Supply Chain Synchronization
Execution of the final phase in supply chain evolution involves ‘synchronizing the supply chain’ and bringing value back inside the four walls of the organization by controlling the software solutions directing and ultimately being utilized by the commodity components of the supply chain. By allowing 3PLs to retain order and warehouse management components they are also allowed to retain ‘value’ and increase the dependency upon them.
In order to completely own the supply chain value, the CSP should begin ‘synchronizing’ its technology solutions into the supply chain environments. By deploying a net-centric distributed order and eventually, warehouse management solution, a service provider is empowered with complete inventory visibility across multiple 3PL partners, resellers, vendors, distributors and partners anywhere on the globe and reduction of the huge on-hand inventory quantities with just-in-time inventory planning (many CSPs still currently ‘rent’ up to $20MM in capital from a 3PL partner to purchase inventory that the CSP is ultimately responsible for – there is no risk to the partner. The CSP also pays good interest rates to the 3PL for this service) that allows drastic reductions in capital held hostage with 3PL partners because actual inventory numbers are not known, the 3PL partners are not efficient enough and therefore accurate forecasting cannot be planned.
The ability to multi-source fulfillment that this model provides has many other benefits as well:
- No longer dependent upon a single point of failure in the supply chain – multiple sources for fulfillment mean less downtime and backlogs to customers
- Allows organization to push down requirements to it’s suppliers / partners and eliminate those partners that cannot meet organizational standards (Wal-Mart continues to be the leading example of this methodology today)
- Receive ‘commodity’ services from 3PL and carrier partners such as backorder, shipment and delivery notification allowing the organization to make operational decisions based upon that data
- Ability to control the software and associated operating procedures used by supply chain partners thus driving up efficiency and driving down cost to an even higher degree.
Own the Value, Own the Customer, Control Your Destiny
Many communications providers have become dependent on a single CPE outsource solution provider by allowing the control of their customer data and billing events; value components, to be located within their partner’s systems.
Most eventually come to realize that they have essentially become a multi-channel retailer and part of that delivery is dynamically managing visibility and fulfillment of CPE goods across multiple fulfillment partners and organizations that are geographically and systemically diverse.
Inventory synchronization solutions captures, aggregates, and provides visibility to inventory quantities at all locations in a supply network- internal and external.
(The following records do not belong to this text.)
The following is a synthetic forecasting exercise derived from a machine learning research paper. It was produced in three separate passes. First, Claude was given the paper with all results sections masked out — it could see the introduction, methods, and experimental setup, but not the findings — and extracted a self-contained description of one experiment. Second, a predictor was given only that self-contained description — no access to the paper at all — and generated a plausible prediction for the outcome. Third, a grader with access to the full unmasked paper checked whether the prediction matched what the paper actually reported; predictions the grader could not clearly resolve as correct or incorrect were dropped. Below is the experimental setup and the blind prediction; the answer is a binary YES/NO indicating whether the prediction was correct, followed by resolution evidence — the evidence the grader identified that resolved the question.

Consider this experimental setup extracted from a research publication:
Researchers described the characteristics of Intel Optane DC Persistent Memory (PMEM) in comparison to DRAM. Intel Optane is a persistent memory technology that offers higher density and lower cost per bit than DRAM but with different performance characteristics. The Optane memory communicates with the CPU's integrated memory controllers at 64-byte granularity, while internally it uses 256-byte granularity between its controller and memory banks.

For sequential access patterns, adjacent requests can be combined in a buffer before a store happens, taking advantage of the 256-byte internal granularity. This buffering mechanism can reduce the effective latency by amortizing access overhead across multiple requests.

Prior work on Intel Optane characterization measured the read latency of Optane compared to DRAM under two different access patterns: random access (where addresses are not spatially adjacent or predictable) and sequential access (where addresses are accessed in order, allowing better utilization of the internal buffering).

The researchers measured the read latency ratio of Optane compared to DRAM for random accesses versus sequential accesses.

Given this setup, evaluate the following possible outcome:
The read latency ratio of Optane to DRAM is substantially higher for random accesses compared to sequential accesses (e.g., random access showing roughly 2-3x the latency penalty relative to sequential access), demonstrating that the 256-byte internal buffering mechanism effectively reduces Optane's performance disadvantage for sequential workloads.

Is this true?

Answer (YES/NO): NO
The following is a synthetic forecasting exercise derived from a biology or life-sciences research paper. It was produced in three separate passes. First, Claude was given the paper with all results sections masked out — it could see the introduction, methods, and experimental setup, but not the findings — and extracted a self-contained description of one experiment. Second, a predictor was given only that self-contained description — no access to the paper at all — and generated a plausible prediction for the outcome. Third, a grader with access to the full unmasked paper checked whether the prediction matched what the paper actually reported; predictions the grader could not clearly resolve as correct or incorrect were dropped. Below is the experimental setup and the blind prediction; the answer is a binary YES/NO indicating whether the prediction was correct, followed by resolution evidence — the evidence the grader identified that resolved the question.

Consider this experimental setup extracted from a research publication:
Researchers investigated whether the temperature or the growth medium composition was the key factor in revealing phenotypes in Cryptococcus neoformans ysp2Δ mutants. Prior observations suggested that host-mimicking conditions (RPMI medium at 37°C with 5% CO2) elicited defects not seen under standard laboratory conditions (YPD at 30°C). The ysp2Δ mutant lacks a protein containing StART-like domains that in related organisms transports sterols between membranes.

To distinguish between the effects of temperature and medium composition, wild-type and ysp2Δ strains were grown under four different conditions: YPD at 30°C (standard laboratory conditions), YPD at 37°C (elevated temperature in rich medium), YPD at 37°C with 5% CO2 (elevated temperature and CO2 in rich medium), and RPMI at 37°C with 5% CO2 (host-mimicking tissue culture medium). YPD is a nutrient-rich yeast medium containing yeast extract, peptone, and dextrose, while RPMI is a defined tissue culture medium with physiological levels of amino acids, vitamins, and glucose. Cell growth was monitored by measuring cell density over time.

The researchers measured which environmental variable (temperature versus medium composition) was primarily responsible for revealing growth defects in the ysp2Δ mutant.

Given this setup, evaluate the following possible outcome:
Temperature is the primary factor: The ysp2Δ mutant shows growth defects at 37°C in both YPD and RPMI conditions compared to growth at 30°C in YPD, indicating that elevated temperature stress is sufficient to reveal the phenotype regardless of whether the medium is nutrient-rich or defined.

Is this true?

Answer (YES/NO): NO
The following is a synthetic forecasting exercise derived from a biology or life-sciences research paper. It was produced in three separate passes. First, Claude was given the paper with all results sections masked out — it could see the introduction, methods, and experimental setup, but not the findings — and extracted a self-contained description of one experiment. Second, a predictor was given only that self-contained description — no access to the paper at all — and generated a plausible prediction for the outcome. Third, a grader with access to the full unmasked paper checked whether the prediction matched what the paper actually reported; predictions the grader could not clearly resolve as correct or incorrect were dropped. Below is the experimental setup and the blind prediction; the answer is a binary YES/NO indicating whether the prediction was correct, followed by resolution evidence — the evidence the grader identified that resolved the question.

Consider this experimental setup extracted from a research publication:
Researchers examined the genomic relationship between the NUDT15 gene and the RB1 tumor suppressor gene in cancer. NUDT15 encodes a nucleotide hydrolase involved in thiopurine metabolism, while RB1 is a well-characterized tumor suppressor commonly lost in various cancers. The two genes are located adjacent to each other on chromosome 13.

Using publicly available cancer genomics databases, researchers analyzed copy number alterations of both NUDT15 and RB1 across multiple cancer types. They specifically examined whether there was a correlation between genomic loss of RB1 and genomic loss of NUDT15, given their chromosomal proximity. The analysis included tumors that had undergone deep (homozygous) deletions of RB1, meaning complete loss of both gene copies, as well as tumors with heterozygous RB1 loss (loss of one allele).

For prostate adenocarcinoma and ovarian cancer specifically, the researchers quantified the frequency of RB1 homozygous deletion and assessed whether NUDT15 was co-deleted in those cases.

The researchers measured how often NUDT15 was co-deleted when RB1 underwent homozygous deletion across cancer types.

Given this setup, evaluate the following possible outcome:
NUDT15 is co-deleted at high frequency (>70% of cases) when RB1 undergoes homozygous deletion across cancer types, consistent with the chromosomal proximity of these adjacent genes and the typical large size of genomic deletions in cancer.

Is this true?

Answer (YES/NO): YES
They provides visibility to and control over all inventories in the network, including in-transit inventory. They increase inventory turnover and supply chain flexibility through global visibility and synchronization of supply. With both overall and granular inventory visibility, an order hub strategy with inventory synchronization powers real-time global ATP, and facilitates accurate, rules-based order fulfillment while synchronizing, and monitoring all inventory levels and movements to ensure identification and resolution of exceptions and anticipation of potential problems. It enables companies to accurately fulfill customer orders while optimizing inventory levels across their business.
- Global, Multi-Site Visibility – View inventory at all network locations – whether owned or partners, etc.
- Real-time Available-to-Promise – Provide accurate, global inventory availability in real-time through any order capture or customer interaction environment.
- Network Inventory Monitoring – Gain visibility of all supply and demand across variable time horizons. Monitor net availability positions and establish re-order points and manage back-orders.
- Network Inventory Updates – Receive and update inventory snapshots from individual locations and/or individual adjustments as they occur.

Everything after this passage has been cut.